In 2010, I pre-registered for the Center Camp Cafe art gallery and hung my abstract/cartoon/visionary paintings. And I drew caricatures as a rally point in the Kinetic Sculptures Race and Scavenger Hunt, drawing quick-sketch group portraits (five minutes or less) of the participants and their awesome muscle-powered art vehicles as a souvenir for them.
In 2011, I tried to maintain the habit of drawing caricatures as gifts for people, whenever I was waiting in line for something, like ice or coffee. It's a great ice-breaker, and takes little effort. In previous years, I had drawn them for people here and there, but this year I drew and gifted more than usual, maybe because I was often standing in line for crepes and artisanal coffee.
In 2012, I drew caricatures of staff and patrons at the French Quarter's Cafe Fin du Monde, and I painted an exit sign on an art car. I also brought out my cartoony palm frond masks to decorate our camp.

## Data block
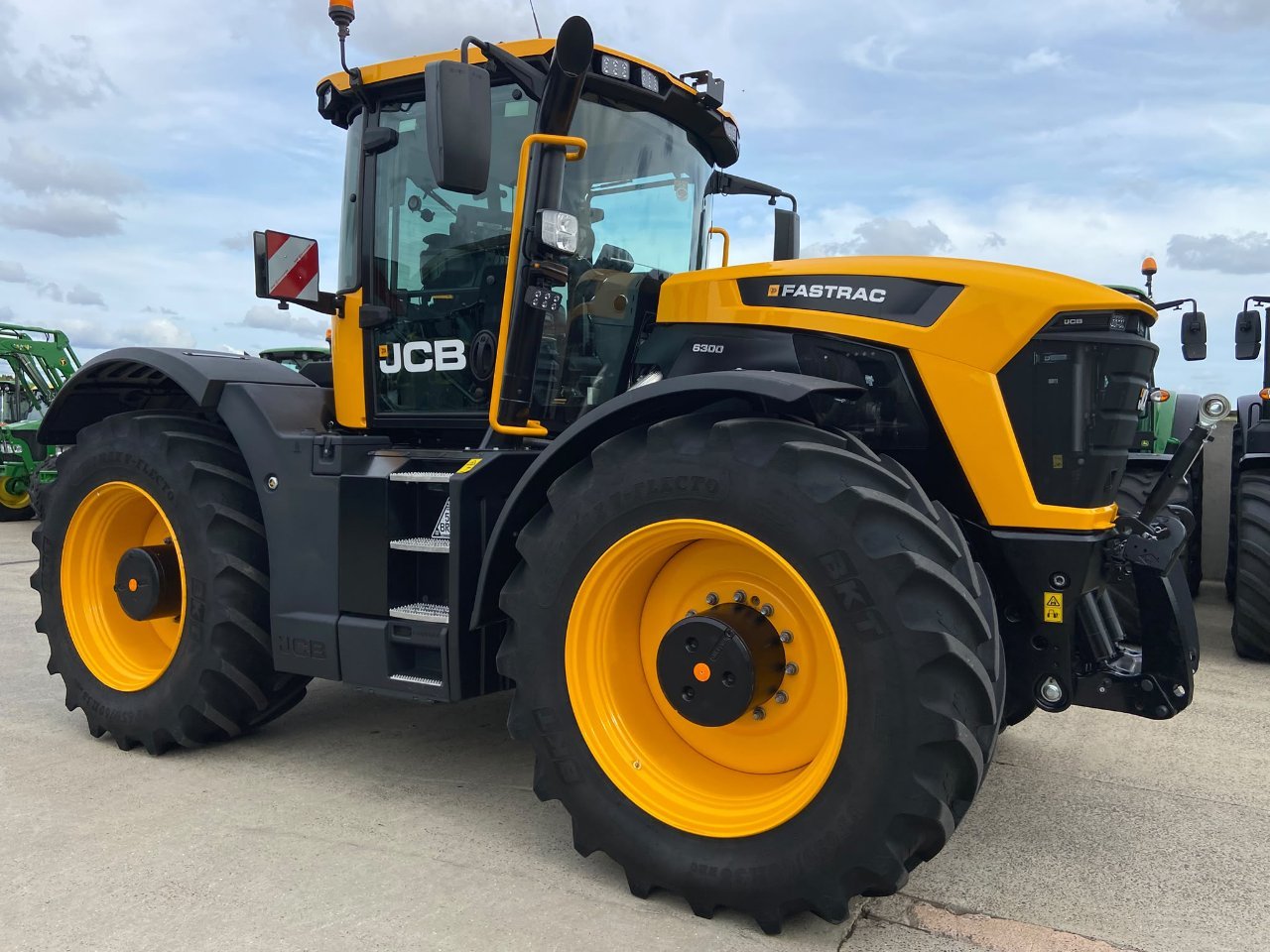 JCB 6300 Fastrac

## The problem
Can you write the next part of the year-by-year account of drawing caricatures and showing paintings, starting after its last sentence about the palm frond masks?

## Answer for this exercise
This year, I am bringing out a brand new shrine decorated with cartoon scenes of my favorite camps, artworks, and experiences from my nine years of attending Burning Man. I am also hanging my vision watercolor paintings in the center camp. In addition to the masks I brought last year, I'm bringing a painting I made of Stimpy from an original drawing by Vincent Waller, one of the main artists who produced Ren and Stimpy, who had visited Cartoon Commune in 2007. Finally, I'm involved in Matt Melnicki's Get Lit(erary) Project, which aims to expand the medium of the written word at Burning Man. I submitted my recent cartoon artwork to appear as part of self-published 'zines, which will reside in a pair of artful book cabinets on the playa.